Material for the task:
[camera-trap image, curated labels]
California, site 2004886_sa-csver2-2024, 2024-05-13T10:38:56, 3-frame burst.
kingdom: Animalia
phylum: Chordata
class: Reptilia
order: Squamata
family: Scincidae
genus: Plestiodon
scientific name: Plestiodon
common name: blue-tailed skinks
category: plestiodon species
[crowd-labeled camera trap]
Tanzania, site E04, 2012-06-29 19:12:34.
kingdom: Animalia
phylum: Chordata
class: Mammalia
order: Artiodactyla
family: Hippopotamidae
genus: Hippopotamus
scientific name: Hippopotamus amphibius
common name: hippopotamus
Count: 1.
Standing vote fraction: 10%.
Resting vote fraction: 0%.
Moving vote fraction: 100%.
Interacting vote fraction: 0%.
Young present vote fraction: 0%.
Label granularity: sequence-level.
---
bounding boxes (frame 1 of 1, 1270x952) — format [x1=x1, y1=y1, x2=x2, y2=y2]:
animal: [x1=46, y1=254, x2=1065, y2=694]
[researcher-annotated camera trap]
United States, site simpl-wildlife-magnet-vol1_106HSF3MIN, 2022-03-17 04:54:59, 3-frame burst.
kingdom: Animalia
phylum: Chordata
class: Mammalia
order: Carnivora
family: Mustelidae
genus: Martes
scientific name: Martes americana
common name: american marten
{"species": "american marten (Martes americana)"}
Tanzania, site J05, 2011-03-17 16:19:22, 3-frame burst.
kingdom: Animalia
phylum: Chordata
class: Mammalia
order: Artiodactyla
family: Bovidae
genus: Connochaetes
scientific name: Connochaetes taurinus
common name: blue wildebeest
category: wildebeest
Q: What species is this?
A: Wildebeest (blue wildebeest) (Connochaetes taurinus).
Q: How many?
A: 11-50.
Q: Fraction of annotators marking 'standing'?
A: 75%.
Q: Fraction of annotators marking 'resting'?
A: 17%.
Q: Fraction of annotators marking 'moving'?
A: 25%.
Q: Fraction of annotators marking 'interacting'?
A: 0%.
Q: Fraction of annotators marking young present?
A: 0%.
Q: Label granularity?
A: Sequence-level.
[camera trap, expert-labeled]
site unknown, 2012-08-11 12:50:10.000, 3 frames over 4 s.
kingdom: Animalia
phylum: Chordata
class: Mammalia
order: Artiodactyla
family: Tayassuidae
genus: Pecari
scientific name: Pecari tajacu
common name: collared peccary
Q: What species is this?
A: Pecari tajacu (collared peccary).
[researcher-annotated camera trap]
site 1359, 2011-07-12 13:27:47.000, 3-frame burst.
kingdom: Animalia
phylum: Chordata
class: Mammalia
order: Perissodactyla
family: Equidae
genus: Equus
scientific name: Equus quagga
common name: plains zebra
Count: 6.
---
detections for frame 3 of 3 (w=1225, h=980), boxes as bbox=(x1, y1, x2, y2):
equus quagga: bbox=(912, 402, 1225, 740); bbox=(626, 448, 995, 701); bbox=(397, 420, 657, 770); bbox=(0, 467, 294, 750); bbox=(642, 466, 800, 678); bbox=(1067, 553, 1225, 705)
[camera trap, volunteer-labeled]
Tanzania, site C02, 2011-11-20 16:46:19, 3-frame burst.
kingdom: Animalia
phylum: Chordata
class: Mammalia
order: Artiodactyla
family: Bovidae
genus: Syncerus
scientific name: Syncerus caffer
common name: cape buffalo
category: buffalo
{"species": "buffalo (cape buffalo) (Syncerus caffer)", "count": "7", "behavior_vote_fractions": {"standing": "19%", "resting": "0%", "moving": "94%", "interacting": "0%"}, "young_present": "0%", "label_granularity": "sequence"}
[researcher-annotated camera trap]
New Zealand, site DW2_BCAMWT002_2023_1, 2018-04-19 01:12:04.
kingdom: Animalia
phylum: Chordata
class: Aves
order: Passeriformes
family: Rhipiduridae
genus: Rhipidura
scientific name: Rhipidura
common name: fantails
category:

Exercise goal:
Return the listing above exactly, line for line.

Output of the exercise:
[camera-trap image, curated labels]
California, site 2004886_sa-csver2-2024, 2024-05-13T10:38:56, 3-frame burst.
kingdom: Animalia
phylum: Chordata
class: Reptilia
order: Squamata
family: Scincidae
genus: Plestiodon
scientific name: Plestiodon
common name: blue-tailed skinks
category: plestiodon species
[crowd-labeled camera trap]
Tanzania, site E04, 2012-06-29 19:12:34.
kingdom: Animalia
phylum: Chordata
class: Mammalia
order: Artiodactyla
family: Hippopotamidae
genus: Hippopotamus
scientific name: Hippopotamus amphibius
common name: hippopotamus
Count: 1.
Standing vote fraction: 10%.
Resting vote fraction: 0%.
Moving vote fraction: 100%.
Interacting vote fraction: 0%.
Young present vote fraction: 0%.
Label granularity: sequence-level.
---
bounding boxes (frame 1 of 1, 1270x952) — format [x1=x1, y1=y1, x2=x2, y2=y2]:
animal: [x1=46, y1=254, x2=1065, y2=694]
[researcher-annotated camera trap]
United States, site simpl-wildlife-magnet-vol1_106HSF3MIN, 2022-03-17 04:54:59, 3-frame burst.
kingdom: Animalia
phylum: Chordata
class: Mammalia
order: Carnivora
family: Mustelidae
genus: Martes
scientific name: Martes americana
common name: american marten
{"species": "american marten (Martes americana)"}
Tanzania, site J05, 2011-03-17 16:19:22, 3-frame burst.
kingdom: Animalia
phylum: Chordata
class: Mammalia
order: Artiodactyla
family: Bovidae
genus: Connochaetes
scientific name: Connochaetes taurinus
common name: blue wildebeest
category: wildebeest
Q: What species is this?
A: Wildebeest (blue wildebeest) (Connochaetes taurinus).
Q: How many?
A: 11-50.
Q: Fraction of annotators marking 'standing'?
A: 75%.
Q: Fraction of annotators marking 'resting'?
A: 17%.
Q: Fraction of annotators marking 'moving'?
A: 25%.
Q: Fraction of annotators marking 'interacting'?
A: 0%.
Q: Fraction of annotators marking young present?
A: 0%.
Q: Label granularity?
A: Sequence-level.
[camera trap, expert-labeled]
site unknown, 2012-08-11 12:50:10.000, 3 frames over 4 s.
kingdom: Animalia
phylum: Chordata
class: Mammalia
order: Artiodactyla
family: Tayassuidae
genus: Pecari
scientific name: Pecari tajacu
common name: collared peccary
Q: What species is this?
A: Pecari tajacu (collared peccary).
[researcher-annotated camera trap]
site 1359, 2011-07-12 13:27:47.000, 3-frame burst.
kingdom: Animalia
phylum: Chordata
class: Mammalia
order: Perissodactyla
family: Equidae
genus: Equus
scientific name: Equus quagga
common name: plains zebra
Count: 6.
---
detections for frame 3 of 3 (w=1225, h=980), boxes as bbox=(x1, y1, x2, y2):
equus quagga: bbox=(912, 402, 1225, 740); bbox=(626, 448, 995, 701); bbox=(397, 420, 657, 770); bbox=(0, 467, 294, 750); bbox=(642, 466, 800, 678); bbox=(1067, 553, 1225, 705)
[camera trap, volunteer-labeled]
Tanzania, site C02, 2011-11-20 16:46:19, 3-frame burst.
kingdom: Animalia
phylum: Chordata
class: Mammalia
order: Artiodactyla
family: Bovidae
genus: Syncerus
scientific name: Syncerus caffer
common name: cape buffalo
category: buffalo
{"species": "buffalo (cape buffalo) (Syncerus caffer)", "count": "7", "behavior_vote_fractions": {"standing": "19%", "resting": "0%", "moving": "94%", "interacting": "0%"}, "young_present": "0%", "label_granularity": "sequence"}
[researcher-annotated camera trap]
New Zealand, site DW2_BCAMWT002_2023_1, 2018-04-19 01:12:04.
kingdom: Animalia
phylum: Chordata
class: Aves
order: Passeriformes
family: Rhipiduridae
genus: Rhipidura
scientific name: Rhipidura
common name: fantails
category:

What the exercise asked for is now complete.